Exercise goal
When the string "site" appears in a line of the records, show the whole line.

Supplied entries
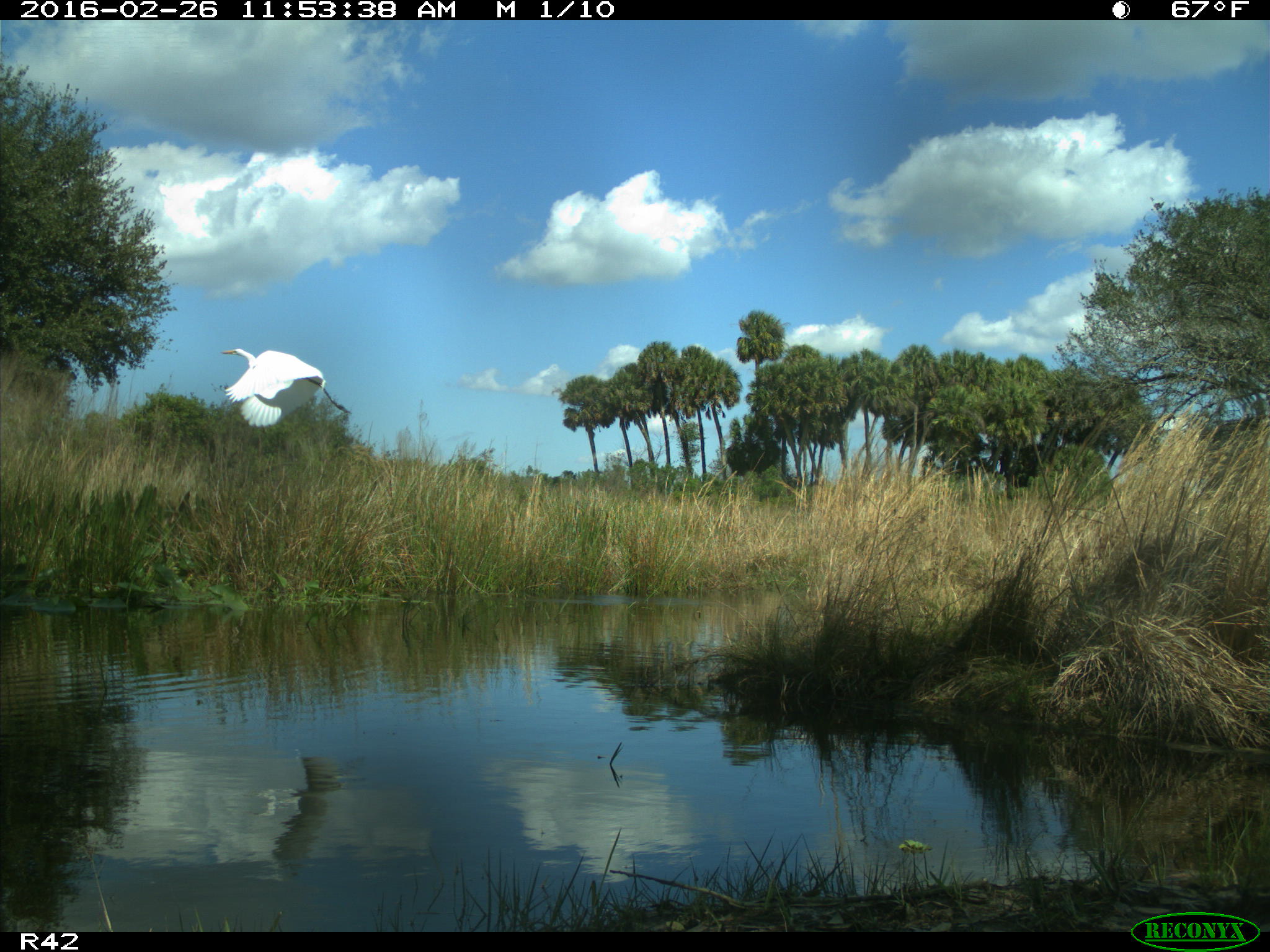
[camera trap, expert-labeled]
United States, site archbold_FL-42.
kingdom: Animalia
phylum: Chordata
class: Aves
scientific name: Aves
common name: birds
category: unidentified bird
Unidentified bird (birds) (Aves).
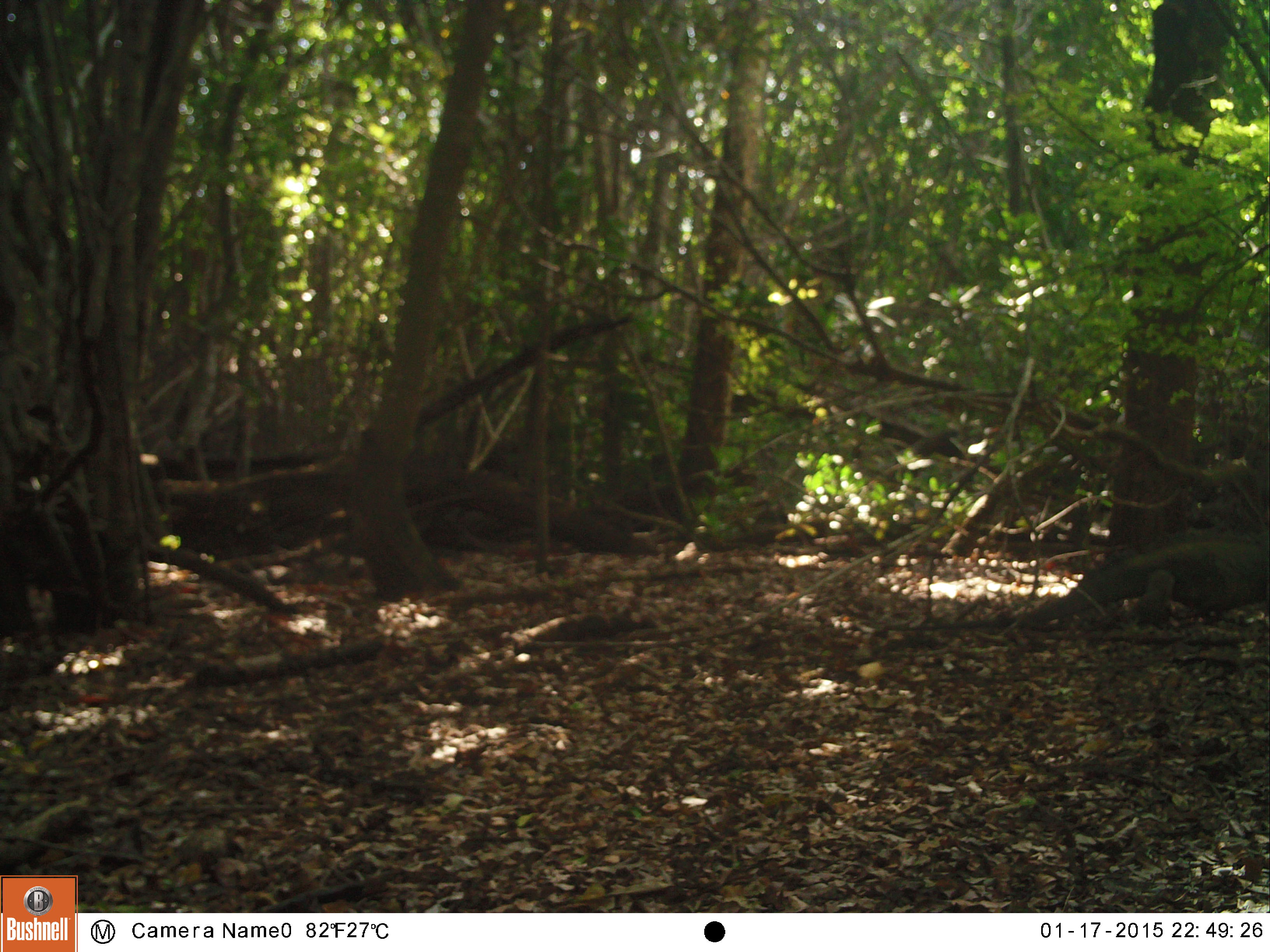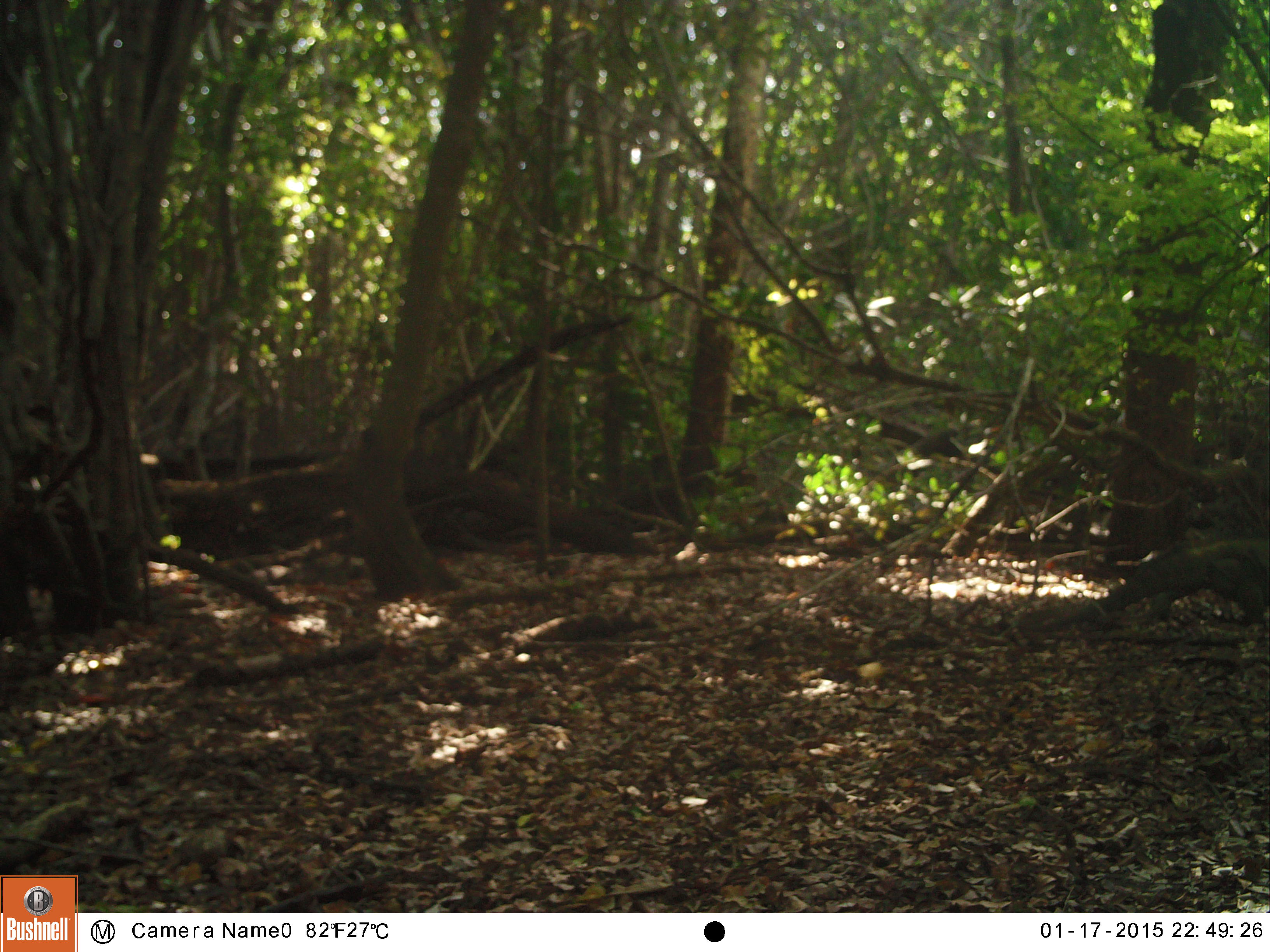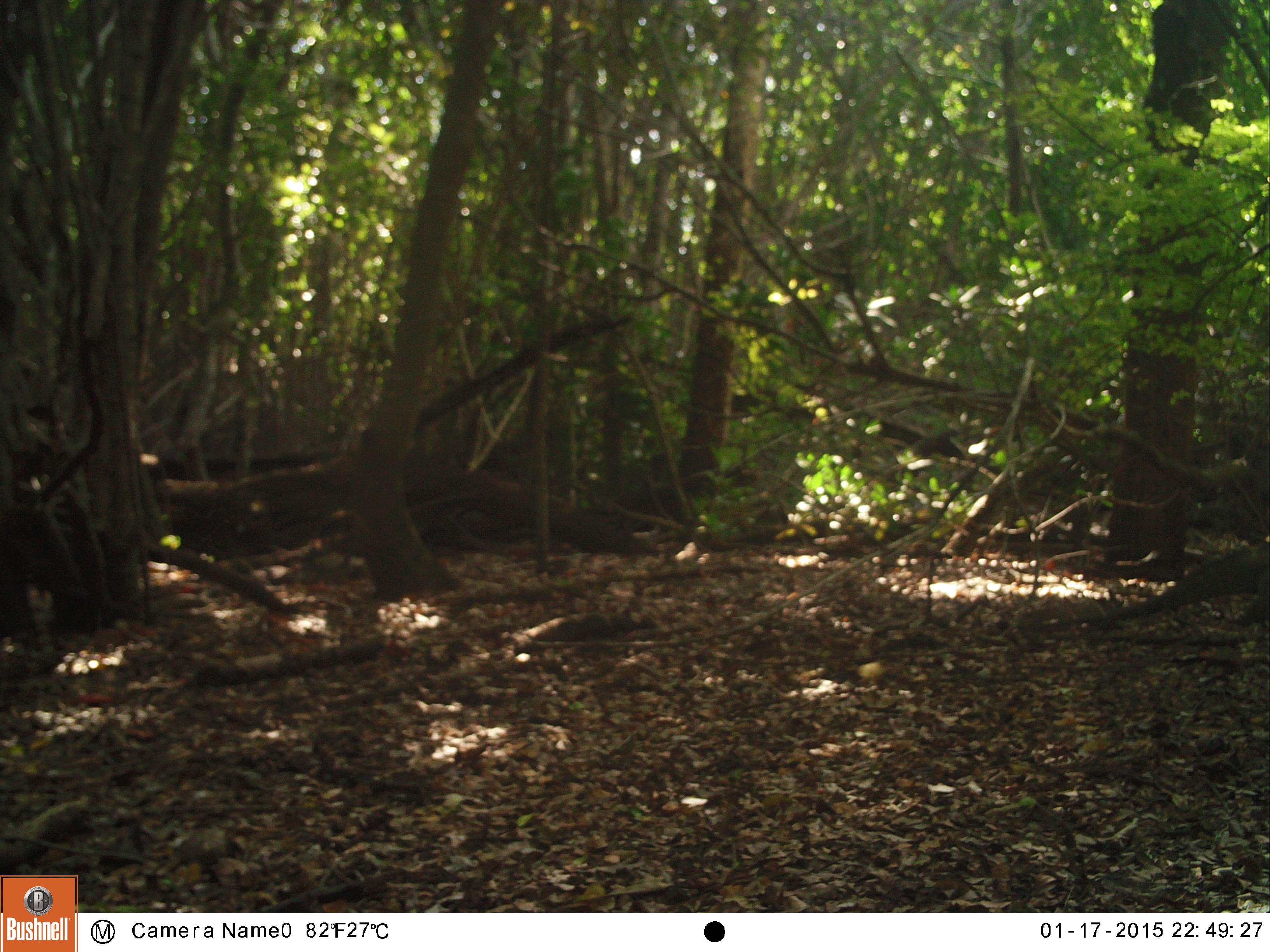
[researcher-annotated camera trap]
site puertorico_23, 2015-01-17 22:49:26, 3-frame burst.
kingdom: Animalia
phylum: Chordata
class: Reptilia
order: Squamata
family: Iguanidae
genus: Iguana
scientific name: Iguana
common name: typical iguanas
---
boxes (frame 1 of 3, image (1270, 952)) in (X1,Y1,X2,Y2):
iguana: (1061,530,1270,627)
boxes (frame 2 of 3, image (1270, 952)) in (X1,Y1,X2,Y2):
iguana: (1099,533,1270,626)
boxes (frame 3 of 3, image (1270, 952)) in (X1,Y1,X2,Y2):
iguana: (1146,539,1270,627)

Answer
United States, site archbold_FL-42.
site puertorico_23, 2015-01-17 22:49:26, 3-frame burst.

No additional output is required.